Incendio in una palazzina a San Michele. Due feriti gravi a Verona
Redazione
Momenti di paura ieri sera in via Fedeli, a San Michele Extra, dove intorno alle 23.30 si è sviluppato un incendio all’interno di un appartamento al primo piano di una palazzina disposta su otto livelli, in via Aldo Fedeli a Verona.
Il personale, inviato in forze dalla sede centrale e dal distaccamento di Caldiero, si è prodigato alla ricerca di residenti all’interno dell’abitazione completamente invasa da fumo e prodotti di combustione.
Due persone sono dunque rimaste gravemente ferite e sono state ricoverate rispettivamente in Terapia intensiva generale e in Terapia intensiva neurochirurgica, entrambe con prognosi riservata per intossicazione da fumo. Si tratta di un uomo e una donna, entrambi di circa 50 anni. Un terzo paziente, un uomo di circa 70 anni, è stato invece trasportato al Pronto soccorso di Borgo Roma in codice verde, sempre per inalazione di fumo ma in forma più lieve.
Contemporaneamente si è provveduto alla salvaguardia degli altri quaranta inquilini presenti nell’edificio, bloccati in casa a causa del fumo che aveva invaso il vano scale. Le squadre hanno predisposto l’evacuazione mediante utilizzo di speciali maschere per il soccorso, che permettono buona visibilità e consentono di respirare l’aria del soccorritore stesso.
Le operazioni sono state coordinate dal Funzionario di Guardia dei Vigili del fuoco. L’appartamento teatro dell’incendio è risultato non fruibile a causa dei danni da fumo e calore; tutti gli altri inquilini hanno potuto fare rientro nelle rispettive abitazioni dopo circa tre ore. Le cause dell’incendio sono al vaglio dei tecnici dei Vigili del fuoco. Sul posto erano presenti anche Polizia di Stato e Polizia Locale.

Altre 31 persone residenti nello stabile sono state valutate sul posto e dimesse, senza necessità di ricorrere alle cure ospedaliere.
I mezzi di soccorso e il personale sanitario del Suem 118 sono intervenuti alle 23.40 con un imponente dispiegamento: due automediche, due ambulanze infermierizzate, tre ambulanze base e un centro di coordinamento.
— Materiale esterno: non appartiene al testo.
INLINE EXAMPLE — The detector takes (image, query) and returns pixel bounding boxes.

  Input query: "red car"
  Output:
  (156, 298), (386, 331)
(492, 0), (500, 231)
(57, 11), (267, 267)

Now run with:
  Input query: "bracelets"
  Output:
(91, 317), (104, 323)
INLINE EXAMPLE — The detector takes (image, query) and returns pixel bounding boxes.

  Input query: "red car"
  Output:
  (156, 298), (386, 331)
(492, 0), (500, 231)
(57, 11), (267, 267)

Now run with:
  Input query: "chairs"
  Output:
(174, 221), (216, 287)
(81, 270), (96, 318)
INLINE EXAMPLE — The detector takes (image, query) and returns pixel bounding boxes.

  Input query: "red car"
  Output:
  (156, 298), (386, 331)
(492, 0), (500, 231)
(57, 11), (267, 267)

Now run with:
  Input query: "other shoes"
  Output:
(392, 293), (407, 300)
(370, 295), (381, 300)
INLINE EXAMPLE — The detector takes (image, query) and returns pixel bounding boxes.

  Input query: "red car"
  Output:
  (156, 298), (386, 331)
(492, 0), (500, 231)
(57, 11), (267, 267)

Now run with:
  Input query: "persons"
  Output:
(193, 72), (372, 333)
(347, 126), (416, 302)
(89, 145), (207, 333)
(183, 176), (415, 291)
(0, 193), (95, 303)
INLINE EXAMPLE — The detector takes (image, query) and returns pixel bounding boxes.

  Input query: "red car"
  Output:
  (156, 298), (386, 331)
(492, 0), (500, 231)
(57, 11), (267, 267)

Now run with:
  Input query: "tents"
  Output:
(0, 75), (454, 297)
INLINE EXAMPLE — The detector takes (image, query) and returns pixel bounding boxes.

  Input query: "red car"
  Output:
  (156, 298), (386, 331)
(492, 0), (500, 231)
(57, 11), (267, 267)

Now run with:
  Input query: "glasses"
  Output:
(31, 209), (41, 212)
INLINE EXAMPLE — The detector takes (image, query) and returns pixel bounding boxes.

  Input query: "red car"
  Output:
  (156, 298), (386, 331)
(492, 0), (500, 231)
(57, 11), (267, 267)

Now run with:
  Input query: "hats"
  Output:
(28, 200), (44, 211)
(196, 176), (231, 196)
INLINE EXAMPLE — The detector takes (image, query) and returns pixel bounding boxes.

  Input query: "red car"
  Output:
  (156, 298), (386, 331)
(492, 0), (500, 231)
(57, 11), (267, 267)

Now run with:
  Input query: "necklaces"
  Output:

Considerato l’elevato numero di appartamenti coinvolti, la centrale operativa del Suem ha attivato lo stato di pre-allerta, richiamando in servizio il direttore Adriano Valerio, il coordinatore Marco Manzini e il personale reperibile (un medico, un infermiere e un autista).
Al vaglio le cause che hanno provocato lo scoppio dell’incendio.